We cut loose and [...] were well placed to make our descent. There was a certain amount of Anti-Aircraft fire and small small arms fire on the ground, but nothing that was of great consequence.
We came in at full flap, but the light was not good at this point and it was not possible to see exactly where the ground was, so as we pulled back we were more or less feeling our way for the ground. I knew we were very close and our speed was about right[,] but then we hit something that could have been a simple undulation in the ground.

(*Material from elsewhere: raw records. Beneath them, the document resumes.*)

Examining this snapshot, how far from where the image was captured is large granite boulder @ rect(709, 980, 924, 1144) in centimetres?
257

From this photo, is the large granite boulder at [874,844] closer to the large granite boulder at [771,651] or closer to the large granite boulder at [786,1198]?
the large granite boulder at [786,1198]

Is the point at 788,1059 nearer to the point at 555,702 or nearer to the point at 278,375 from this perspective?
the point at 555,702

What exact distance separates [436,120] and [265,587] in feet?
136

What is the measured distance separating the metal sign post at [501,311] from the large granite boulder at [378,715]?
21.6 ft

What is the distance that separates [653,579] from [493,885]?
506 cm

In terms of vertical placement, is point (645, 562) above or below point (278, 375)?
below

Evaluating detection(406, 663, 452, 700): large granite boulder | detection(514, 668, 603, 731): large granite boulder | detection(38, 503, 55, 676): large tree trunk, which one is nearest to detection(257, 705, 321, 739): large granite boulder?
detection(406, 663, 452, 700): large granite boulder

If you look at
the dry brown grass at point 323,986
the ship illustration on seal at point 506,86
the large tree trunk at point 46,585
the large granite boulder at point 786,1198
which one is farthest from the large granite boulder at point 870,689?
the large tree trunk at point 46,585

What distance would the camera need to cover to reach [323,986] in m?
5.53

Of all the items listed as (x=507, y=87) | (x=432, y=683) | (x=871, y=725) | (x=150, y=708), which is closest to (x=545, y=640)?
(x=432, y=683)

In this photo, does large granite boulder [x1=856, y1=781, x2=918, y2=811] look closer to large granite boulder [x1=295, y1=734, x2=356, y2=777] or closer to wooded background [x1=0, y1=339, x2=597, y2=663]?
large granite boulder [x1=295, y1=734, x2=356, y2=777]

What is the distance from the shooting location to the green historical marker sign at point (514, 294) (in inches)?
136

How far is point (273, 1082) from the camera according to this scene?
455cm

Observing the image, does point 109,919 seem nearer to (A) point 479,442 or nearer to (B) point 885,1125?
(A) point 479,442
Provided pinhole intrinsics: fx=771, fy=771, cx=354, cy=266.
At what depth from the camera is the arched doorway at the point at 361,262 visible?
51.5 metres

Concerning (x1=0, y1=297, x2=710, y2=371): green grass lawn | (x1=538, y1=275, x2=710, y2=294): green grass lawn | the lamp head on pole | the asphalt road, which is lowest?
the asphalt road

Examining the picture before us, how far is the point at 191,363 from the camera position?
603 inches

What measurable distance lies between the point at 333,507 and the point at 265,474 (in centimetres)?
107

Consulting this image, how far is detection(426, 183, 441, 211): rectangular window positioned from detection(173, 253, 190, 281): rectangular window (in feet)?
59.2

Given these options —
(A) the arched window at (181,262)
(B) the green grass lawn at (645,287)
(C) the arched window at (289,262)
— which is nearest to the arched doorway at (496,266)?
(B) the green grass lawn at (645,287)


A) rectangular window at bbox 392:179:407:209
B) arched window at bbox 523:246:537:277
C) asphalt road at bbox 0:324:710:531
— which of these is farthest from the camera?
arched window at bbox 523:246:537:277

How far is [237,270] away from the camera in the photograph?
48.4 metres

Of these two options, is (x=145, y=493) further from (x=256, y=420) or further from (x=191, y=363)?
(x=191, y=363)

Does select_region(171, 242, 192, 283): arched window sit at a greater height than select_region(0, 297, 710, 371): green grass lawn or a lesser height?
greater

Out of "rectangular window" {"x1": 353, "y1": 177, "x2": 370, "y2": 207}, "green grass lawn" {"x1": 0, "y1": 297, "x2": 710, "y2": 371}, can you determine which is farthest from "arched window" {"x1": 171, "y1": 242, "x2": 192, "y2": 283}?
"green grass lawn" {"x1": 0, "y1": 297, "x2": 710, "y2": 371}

I went through the nose and was unconscious for some time. Robin Walchi was the lucky one, but the four men whom we had met for the first time a few hours earlier, all died in the crash.'
Wallace was eventually picked up and carried to an Aid Post in a small barn. He recalls being given water by some German troops, before men from the Durham Light Infantry came by at dawn the following morning. Effectively, his part in the war had come to an end.
After recuperation in a series of dressing stations, a field hospital and eventually the orthopaedic unit at the British Military Hospital in Algiers. Although his superficial injuries healed quickly, he found himself downgraded to medical category B3 due to a complicated fracture to his right leg.
Despite being downgraded, he remained with the Glider Pilot Regiment and eventually arrived at Netheravon back in the UK, where he trained for a short time doing snatch pick-ups. After the war, he was sent to Palestine with 6th Airborne Division, before he was finally demobbed in April 1946.
His brother, Sgt Bruce W Mackenzie also served with the Glider Pilot Regiment. He flew to Arnhem and died during the Battle on 20 September 1944. After the conflict, Wallace went with a Commonwealth War Graves mission to the area to attempt to recover his body. Sadly, his body was never found and he is now commemorated on the Memorial to the Missing at Groesbeek Canadian War Cemetery.